TEXTO EXTRAÍDO >>
▬▬▬

Categories: Reflexões Bíblicas

Amor: dom de servir (Chico Machado)

Quinta feira Santa. Dia da Ceia do Senhor. Dia da instituição da Eucaristia. Dia do amor doação transformado em gesto de serviço gratuito. Com a quinta feira, damos início ao Tríduo Pascal. São os três dias mais importantes, que resume toda a essência da fé cristã. Três celebrações compostas pela Quinta-feira santa, Sexta-feira Santa e o Sábado Santo. O Tríduo Pascal é celebrado em memória da Paixão, morte e ressurreição de Jesus, culminando na manhã do primeiro dia da semana (Domingo da Páscoa). Todo o ministério de Jesus se cristaliza nestes três dias de verdadeira agonia de um inocente a caminho da morte, mas com a certeza de que Deus tem a última palavra e esta é a vida plena para Ele e para nós.

A Quinta Feira Santa amanheceu encharcada aqui pelas bandas do Araguaia. São Pedro não economizou na água que desceu do céu em profusão durante toda a noite. Estamos vivendo um outono com cara de inverno. O dia amanheceu escuro, com as intensas nuvens dando folga ao sol, que não acordou nesta manhã. Ajuntando o momento litúrgico da Semana Santa, com o clima nostalgicamente bucólico de uma manhã chuvosa, rezei relembrando da história de meu sacerdócio que começou no ano de 1976, com início de meu processo formativo, culminando com a ordenação presbiteral, ocorrida no final do ano de 1989, com a minha enorme família festivamente ali ao redor de mim.

▬▬▬

DADOS >>
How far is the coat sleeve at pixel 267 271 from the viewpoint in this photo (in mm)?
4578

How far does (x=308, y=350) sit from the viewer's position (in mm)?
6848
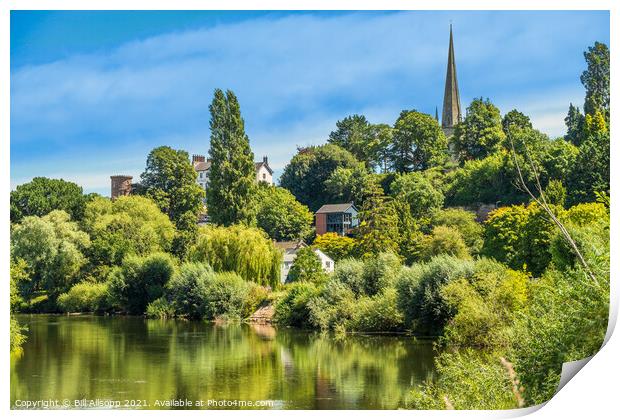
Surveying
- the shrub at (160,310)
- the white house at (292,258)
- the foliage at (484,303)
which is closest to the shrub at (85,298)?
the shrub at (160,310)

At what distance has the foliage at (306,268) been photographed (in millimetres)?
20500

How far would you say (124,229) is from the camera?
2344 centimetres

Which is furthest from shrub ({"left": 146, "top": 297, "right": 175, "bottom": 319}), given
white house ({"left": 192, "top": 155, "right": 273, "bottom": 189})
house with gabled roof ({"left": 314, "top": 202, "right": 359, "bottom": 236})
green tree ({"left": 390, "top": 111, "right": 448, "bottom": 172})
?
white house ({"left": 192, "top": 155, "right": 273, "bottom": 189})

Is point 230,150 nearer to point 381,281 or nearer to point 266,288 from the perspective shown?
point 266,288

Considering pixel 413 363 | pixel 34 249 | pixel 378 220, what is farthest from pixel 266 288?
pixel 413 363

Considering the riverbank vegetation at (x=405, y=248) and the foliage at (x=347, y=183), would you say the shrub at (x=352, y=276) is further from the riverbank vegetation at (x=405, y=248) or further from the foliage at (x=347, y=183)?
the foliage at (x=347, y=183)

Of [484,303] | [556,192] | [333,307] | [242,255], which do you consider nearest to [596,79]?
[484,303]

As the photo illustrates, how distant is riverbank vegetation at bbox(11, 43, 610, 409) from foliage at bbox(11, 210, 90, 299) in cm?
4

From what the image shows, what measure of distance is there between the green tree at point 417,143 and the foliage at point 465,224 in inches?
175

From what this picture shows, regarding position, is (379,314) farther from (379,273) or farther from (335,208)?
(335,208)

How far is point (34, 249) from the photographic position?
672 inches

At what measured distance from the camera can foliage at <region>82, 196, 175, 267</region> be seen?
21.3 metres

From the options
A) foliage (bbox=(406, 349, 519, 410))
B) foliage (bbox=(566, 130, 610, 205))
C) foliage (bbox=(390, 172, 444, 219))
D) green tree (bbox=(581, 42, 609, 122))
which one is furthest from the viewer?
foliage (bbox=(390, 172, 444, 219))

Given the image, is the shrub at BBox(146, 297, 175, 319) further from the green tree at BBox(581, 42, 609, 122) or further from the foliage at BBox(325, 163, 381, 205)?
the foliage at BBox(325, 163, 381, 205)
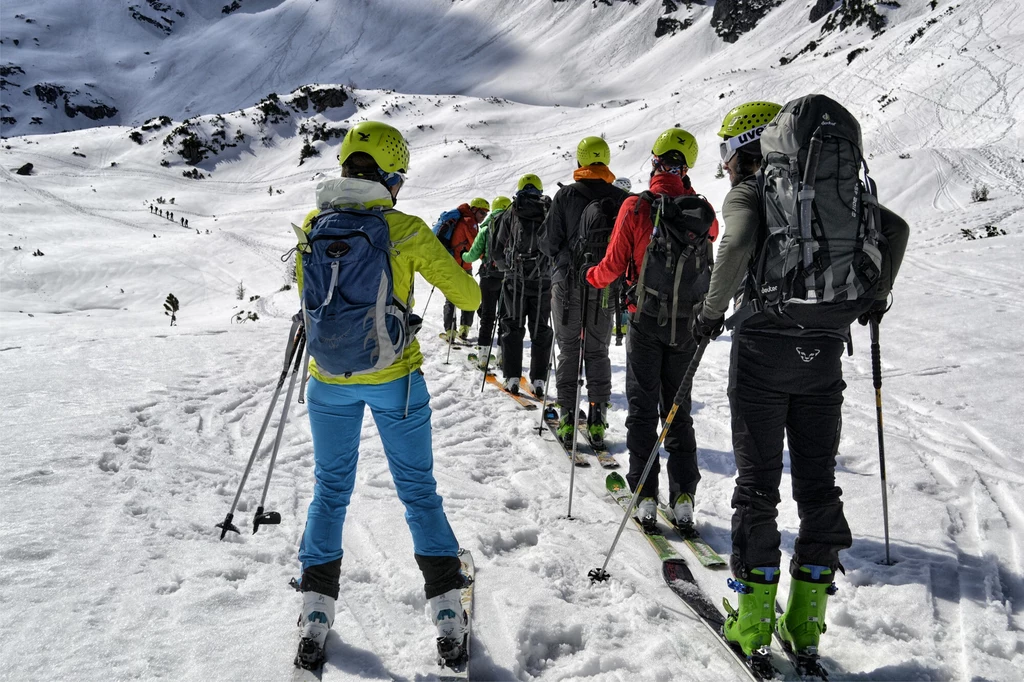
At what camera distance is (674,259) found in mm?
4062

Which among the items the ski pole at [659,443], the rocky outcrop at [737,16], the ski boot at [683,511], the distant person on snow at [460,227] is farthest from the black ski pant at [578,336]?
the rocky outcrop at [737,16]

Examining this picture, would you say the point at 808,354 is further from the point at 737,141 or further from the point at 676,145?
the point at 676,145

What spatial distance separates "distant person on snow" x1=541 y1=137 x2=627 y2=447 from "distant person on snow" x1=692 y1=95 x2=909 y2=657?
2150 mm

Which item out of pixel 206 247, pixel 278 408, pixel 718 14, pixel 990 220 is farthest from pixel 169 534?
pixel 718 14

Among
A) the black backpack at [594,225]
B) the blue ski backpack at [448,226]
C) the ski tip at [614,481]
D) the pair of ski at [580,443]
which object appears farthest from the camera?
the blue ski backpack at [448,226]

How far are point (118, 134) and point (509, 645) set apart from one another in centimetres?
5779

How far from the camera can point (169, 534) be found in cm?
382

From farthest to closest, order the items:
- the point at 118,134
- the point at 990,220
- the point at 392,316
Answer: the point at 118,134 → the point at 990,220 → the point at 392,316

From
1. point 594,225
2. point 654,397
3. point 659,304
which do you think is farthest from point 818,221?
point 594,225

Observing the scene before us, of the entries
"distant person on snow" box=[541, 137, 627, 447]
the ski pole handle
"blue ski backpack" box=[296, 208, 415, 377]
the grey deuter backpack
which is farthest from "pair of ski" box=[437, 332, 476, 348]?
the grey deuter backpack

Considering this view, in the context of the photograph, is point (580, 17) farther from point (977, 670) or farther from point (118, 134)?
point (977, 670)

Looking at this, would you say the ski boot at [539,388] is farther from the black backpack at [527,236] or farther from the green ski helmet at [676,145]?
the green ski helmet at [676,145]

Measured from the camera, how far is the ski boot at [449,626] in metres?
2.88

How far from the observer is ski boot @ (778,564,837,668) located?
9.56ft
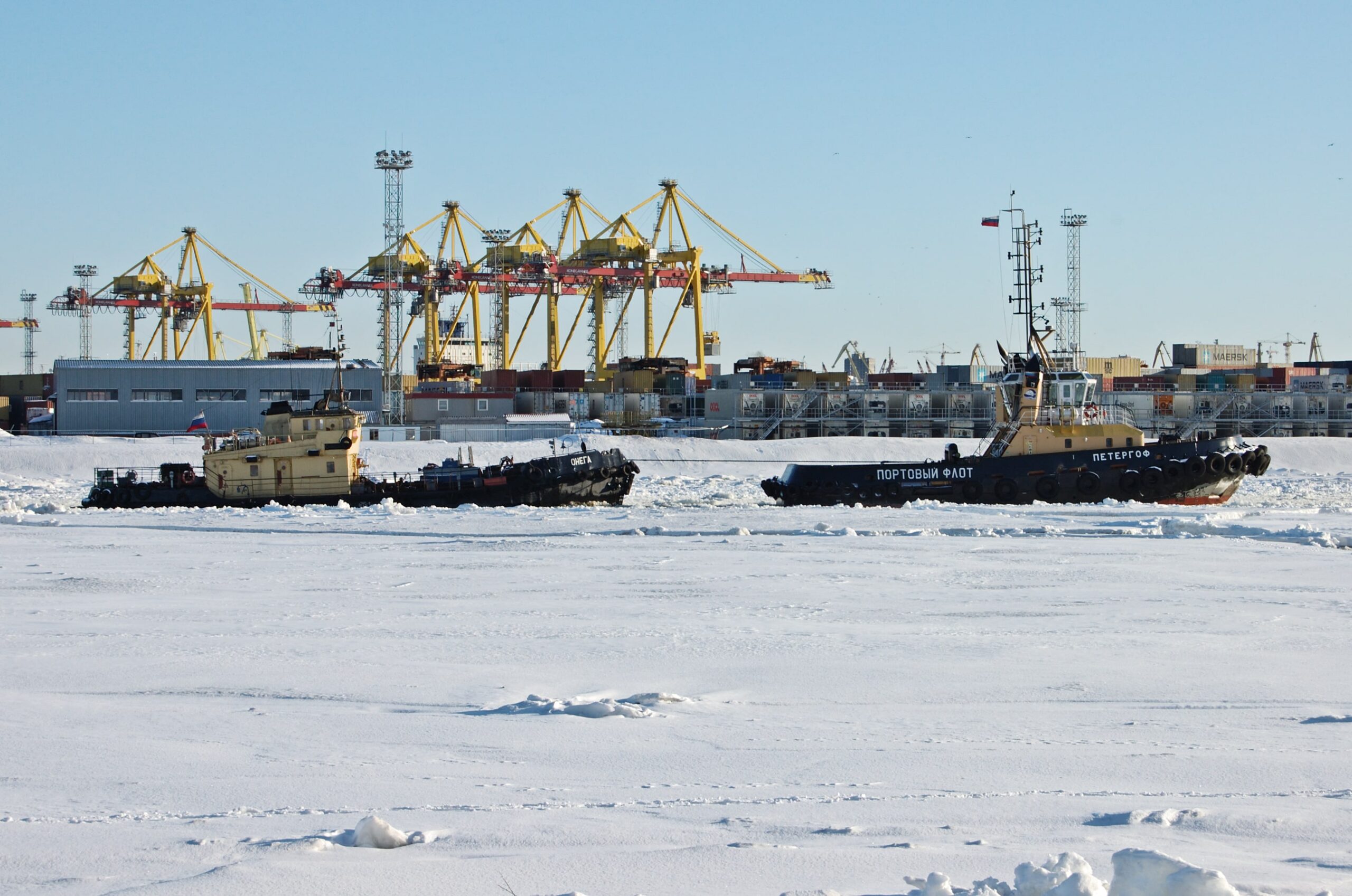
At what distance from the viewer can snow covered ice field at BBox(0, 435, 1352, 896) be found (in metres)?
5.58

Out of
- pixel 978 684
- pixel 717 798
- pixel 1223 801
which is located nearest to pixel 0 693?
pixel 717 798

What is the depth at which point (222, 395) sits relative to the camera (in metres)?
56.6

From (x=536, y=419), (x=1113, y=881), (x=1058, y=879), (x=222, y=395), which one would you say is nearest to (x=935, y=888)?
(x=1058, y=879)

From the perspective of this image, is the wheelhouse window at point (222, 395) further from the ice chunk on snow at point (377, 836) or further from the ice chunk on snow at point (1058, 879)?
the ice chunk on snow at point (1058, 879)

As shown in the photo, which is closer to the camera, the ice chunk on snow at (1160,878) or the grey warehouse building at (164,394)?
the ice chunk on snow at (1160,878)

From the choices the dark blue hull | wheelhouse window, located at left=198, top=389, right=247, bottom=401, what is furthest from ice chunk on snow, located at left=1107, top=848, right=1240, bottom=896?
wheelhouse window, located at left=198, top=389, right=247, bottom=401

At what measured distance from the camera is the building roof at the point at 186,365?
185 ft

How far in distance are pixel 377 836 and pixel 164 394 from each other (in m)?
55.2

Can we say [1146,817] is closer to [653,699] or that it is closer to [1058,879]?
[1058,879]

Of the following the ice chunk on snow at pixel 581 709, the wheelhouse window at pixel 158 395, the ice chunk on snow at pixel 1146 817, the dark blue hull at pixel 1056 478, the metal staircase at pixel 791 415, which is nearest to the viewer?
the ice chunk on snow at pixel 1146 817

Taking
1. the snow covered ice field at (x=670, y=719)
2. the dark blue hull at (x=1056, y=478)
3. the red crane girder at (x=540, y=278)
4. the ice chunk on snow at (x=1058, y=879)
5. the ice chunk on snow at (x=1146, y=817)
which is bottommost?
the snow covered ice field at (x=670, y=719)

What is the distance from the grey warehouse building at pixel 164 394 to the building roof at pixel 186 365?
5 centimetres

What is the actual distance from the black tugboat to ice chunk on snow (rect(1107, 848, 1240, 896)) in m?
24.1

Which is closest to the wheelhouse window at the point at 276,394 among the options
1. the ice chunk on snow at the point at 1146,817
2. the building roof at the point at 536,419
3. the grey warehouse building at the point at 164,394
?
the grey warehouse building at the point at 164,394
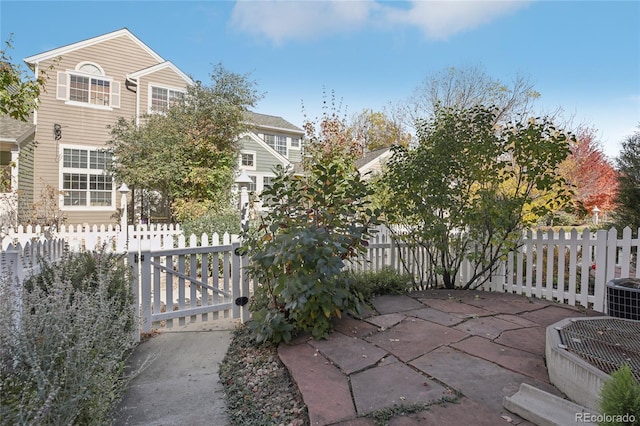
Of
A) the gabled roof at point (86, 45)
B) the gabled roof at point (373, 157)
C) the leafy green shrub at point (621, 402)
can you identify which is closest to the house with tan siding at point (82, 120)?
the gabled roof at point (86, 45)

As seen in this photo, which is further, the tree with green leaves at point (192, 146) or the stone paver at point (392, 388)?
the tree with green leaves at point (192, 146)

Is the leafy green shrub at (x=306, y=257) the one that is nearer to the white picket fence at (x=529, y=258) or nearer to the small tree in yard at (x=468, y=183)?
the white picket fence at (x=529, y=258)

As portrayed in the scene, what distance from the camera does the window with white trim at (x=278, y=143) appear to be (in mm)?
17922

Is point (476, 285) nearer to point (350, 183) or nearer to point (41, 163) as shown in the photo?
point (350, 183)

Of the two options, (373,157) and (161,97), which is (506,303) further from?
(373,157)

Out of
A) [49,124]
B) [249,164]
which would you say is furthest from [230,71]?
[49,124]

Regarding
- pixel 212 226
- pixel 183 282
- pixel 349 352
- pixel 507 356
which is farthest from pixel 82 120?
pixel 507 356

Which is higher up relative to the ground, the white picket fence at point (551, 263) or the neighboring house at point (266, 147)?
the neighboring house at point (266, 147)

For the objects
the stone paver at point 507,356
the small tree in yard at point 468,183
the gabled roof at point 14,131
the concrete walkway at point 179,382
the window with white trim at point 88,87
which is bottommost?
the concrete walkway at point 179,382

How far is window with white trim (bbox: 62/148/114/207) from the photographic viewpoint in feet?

▬▬▬

PROBLEMAS PROPOSTOS >>
1. Reescreva de forma mais concisa o parágrafo da reflexão sobre a Quinta-feira Santa que começa com "Quinta feira Santa. Dia da Ceia do Senhor.", preservando seus fatos principais.
2. Prossiga a redação da reflexão sobre a Quinta-feira Santa a partir do ponto em que ela termina.
A listagem não guarda relação alguma com a reflexão sobre a Quinta-feira Santa.

RESPOSTAS AOS PROBLEMAS >>
1. A Quinta-feira Santa, dia da Ceia do Senhor e da instituição da Eucaristia, celebra o amor doado como serviço gratuito e dá início ao Tríduo Pascal. Esses três dias (Quinta-feira, Sexta-feira e Sábado Santos) são os mais importantes da fé cristã e fazem memória da Paixão, morte e ressurreição de Jesus, culminando no Domingo da Páscoa. Neles se cristaliza todo o ministério de Jesus, um inocente a caminho da morte, com a certeza de que Deus tem a última palavra: a vida plena para Ele e para nós.

2.
Liturgicamente, hoje é um dia especial. Dois momentos significativos do cristianismo estão presentes no cerimonial desta Quinta feira Santa: o Lava-pés e a Instituição da Eucaristia. O Lava-pés é um ritual litúrgico realizado, durante a celebração da Quinta-feira Santa, quando recorda a última ceia do Senhor. Jesus, ao lavar os pés dos seus discípulos, quis demonstrar seu amor profundo por cada um, e mostrar a todos que a humildade e o serviço são o centro da mensagem de seu ministério messiânico. Esta celebração, portanto, é a maior explicação para o grande gesto de Jesus, que é a Eucaristia. Não se trata de uma encenação teatral, mas um gesto concreto de quem serve por amor como doação total de si mesmo.

Na Ceia desta Quinta Feira Santa, Jesus também institui o sacerdócio e a Eucaristia Durante a Ceia Ele, num dia como o de hoje, véspera de Sua Paixão, “durante a refeição, tomou o pão, benzeu-o, partiu-o e o deu aos discípulos, dizendo: ‘Tomai e comei, isto é meu corpo’.” (Mt 26,26). Ou seja, Ele quis, assim como fez na última ceia, que seus discípulos se reunissem e se recordassem d’Ele, abençoando o pão e o vinho: “Fazei isto em memória de mim” (1Cor 11,24-25), conforme nos relata o apóstolo Paulo em uma de suas cartas. Aliás, segundo os exegetas, este é o texto mais antigo testemunhal sobre a Eucaristia: foi escrito no ano 56, dez anos antes dos Evangelhos. Com essas palavras assertivas de Jesus, Ele instituiu o sacerdócio católico e deu-lhes poder para celebrar a Eucaristia.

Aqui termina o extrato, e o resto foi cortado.